Calcul du taux de réemploi :
L’estimation du taux de réemploi, bien qu’il soit mesurable, reste un exercice expérimental présentant plusieurs biais. Le taux peut être mesuré de plusieurs manières :
- La quantité d’éléments/matériaux réemployés :
Biais principal lié aux éléments dont la quantité se mesure de différentes manières (peintures en m², rayonnages en mètres linéaires, équipements en unités). Cet méthode traduit souvent un taux de réemploi élevé lorsque les matériaux de revêtements sols/murs/plafonds sont intégrés dans le calcul.
- Le poids des éléments/matériaux réemployés :
Biais principal lié à l’aspect non représentatif lorsque des éléments neufs (même très rares), sont très lourds et donc défavorisent la note globale.
- La valeur financière des éléments réemployés :
Biais principal lié à l’inconnue que représente le prix du neuf pour une solution équivalente. Un même élément réemployé peut être comparé à son équivalent haut ou bas de gamme dans le marché du neuf et donc avoir un rapport de valeur différent.
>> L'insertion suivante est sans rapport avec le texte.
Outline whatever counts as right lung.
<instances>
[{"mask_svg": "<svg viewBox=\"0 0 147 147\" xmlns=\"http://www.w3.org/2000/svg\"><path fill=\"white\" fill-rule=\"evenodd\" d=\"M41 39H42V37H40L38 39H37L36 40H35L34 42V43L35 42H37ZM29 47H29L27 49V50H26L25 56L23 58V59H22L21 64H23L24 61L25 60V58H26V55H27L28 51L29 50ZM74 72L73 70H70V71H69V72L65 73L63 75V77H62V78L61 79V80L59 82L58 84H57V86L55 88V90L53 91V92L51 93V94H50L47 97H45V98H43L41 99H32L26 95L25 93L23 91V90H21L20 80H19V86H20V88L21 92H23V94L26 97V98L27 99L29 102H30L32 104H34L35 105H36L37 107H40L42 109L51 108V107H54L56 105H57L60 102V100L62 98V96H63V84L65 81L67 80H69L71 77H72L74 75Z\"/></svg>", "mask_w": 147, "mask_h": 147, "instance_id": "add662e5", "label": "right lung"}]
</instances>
De plus, l’aspect aléatoire des disponibilités du marché du réemploi incitent parfois à choisir une gamme </> à celle parfaitement adaptée au projet.
En dépit des biais, une volonté de rester pertinent :
Pour estimer correctement ce taux de réemploi et rester pertinent dans notre approche, nous avons décidé de croiser ces valeurs pour en extraire une moyenne représentative, même si parfois inférieure à la méthode la plus favorable.
De plus, il nous semble essentiel lorsque ce sujet est abordé, de contextualisé les biais que représentent ces résultats pour éviter de tomber dans le Greenwashing, ce qui n’est pas l’objectif.
Conclusion :
Ce projet démontre qu’une éco‑conception structurée, intégrant du réemploi, peut concilier impact environnemental réduit et conditions économiques réalistes, à condition d’être planifiée avec rigueur, flexibilité et coopération entre tous les acteurs.
Riche de cette expérience, nous, KRD GROUP, avons développé une méthodologie spécifique d’éco‑conception permettant d’atteindre en moyenne 70 % de réemploi de manière fiable, structurée et pérenne. Cette approche repose sur un travail collectif que nous initions en tant que Maître d’œuvre, et qui nécessite la participation active du Maître d’ouvrage et de l’entreprise travaux.
Ensemble, nous transformons ces chantiers en références concrètes pour faire de l’éco‑conception un standard durable dans la création et la rénovation de restaurants.